Extracted text:
It is a bit of a shame, really. Music was one of the foundational pursuits of human civilization – the most ancient tribes around use music in some form or another, and the Bible constantly mentions songs, singing, dancing, and music. My Protestant brethren might not appreciate such things, given as they were to oppose dancing and music (sorry, I’m not sure if I mean Baptists or not!), but it’s definitely there! Heck, there’s a whole book of Psalms in the Bible, and it’s the longest book in the whole 66 canonized texts. Clearly, something about music remains important.
And, just to drive the point home, there’s tons of other songs in the Bible as well:
Psalms accounts for over 7 percent of the Old Testament. In addition to the Psalms are other song- and poetry-focused books such as Song of Solomon, Ecclesiastes, and others. In the New Testament, we have song lyrics recorded in Revelation 5, 7, and 15; the mention of Jesus and the disciples singing in Matthew 26:30; and the example of the apostles’ singing in Acts 16:25. Many people also consider Mary’s Magnificat in Luke 1:46–55 and the angels’ announcement in Luke 2:14 to be songs. The church is commanded to communicate with each other “with psalms, hymns, and songs from the Spirit. Sing and make music from your heart to the Lord” (Ephesians 5:19).
Anyway, we could go on and on about this topic, but suffice to say God created music as an important force in our lives for worship, connection and relationships. Part of it comes down to the fact that music is so universal; every culture on earth still finds ways to relate to each other through it. The Internet alone shows the cross-pollination of musical cultures and genres, to the point where you can listen to musical instruments from wherever, from bizarre Japanese throat singing (enka, I believe) to the dancing of American Indian tribes. Though we tend to categorize all of it under “world” music, a very Eurocentric way of looking at it, that doesn’t mean we shouldn’t broaden our horizons a bit.
I guess I should thank video games for significantly broadening my horizons in this regard. There’s such a diversity of strange, weird music in video games that’s exclusive to the platform (as Part 1 demonstrated), and that introduction led to further research once I obtained the tools to find such music. I should even credit Guitar Hero and Rock Band for broadening my musical horizons even further, considering that I probably wouldn’t even know one of my favorite bands (Queens of the Stone Age) unless I had played that game! That’s a strange thing to think about – if you had missed this game, you may never have discovered the joy of ever-repeating riffs pounded into your head for minutes at a time!

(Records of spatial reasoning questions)
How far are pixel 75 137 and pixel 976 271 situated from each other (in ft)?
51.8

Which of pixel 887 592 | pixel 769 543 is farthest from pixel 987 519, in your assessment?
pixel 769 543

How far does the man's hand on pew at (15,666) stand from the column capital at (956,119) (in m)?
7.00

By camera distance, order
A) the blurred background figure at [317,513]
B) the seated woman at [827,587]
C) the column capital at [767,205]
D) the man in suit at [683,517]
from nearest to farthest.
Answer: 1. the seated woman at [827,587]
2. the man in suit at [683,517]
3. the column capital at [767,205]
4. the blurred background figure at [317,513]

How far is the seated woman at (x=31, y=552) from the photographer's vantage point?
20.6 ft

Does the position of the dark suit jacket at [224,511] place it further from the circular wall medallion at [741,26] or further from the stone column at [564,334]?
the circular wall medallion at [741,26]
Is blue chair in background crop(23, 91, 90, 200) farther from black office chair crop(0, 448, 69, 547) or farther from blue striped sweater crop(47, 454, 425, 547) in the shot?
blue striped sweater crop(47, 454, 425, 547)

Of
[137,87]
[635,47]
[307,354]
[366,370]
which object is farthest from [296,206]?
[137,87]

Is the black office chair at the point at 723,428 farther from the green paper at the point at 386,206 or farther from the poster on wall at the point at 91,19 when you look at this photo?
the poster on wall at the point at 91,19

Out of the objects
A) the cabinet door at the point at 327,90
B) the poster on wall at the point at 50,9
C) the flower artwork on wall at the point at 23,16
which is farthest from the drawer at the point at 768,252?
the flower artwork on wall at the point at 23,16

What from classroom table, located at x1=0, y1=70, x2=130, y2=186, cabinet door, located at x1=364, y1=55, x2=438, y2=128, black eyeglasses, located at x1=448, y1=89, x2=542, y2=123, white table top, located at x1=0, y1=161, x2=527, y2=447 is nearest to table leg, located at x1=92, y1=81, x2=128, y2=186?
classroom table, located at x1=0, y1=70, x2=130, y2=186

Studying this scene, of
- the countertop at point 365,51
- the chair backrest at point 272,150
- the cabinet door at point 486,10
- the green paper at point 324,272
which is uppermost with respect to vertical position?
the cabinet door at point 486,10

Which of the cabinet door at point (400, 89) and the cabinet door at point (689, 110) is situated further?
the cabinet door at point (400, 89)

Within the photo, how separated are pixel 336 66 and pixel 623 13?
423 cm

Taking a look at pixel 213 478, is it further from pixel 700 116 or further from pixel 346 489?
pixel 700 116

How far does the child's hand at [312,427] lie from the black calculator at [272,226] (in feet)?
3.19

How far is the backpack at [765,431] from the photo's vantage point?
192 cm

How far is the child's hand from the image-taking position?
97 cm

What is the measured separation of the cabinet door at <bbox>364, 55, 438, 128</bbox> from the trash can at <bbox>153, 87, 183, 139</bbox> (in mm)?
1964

Set of tasks:
[1] In the music post, why does the writer credit Guitar Hero and Rock Band? Answer in one to three sentences.
[2] From the music post, reproduce word for word the passage starting at "I guess I should" and ending at "minutes at a time!".

Solutions in order:
[1] The writer credits them with broadening their musical horizons even further. Without playing that game, the writer probably wouldn't even know one of their favorite bands, Queens of the Stone Age.

[2]
I guess I should thank video games for significantly broadening my horizons in this regard. There’s such a diversity of strange, weird music in video games that’s exclusive to the platform (as Part 1 demonstrated), and that introduction led to further research once I obtained the tools to find such music. I should even credit Guitar Hero and Rock Band for broadening my musical horizons even further, considering that I probably wouldn’t even know one of my favorite bands (Queens of the Stone Age) unless I had played that game! That’s a strange thing to think about – if you had missed this game, you may never have discovered the joy of ever-repeating riffs pounded into your head for minutes at a time!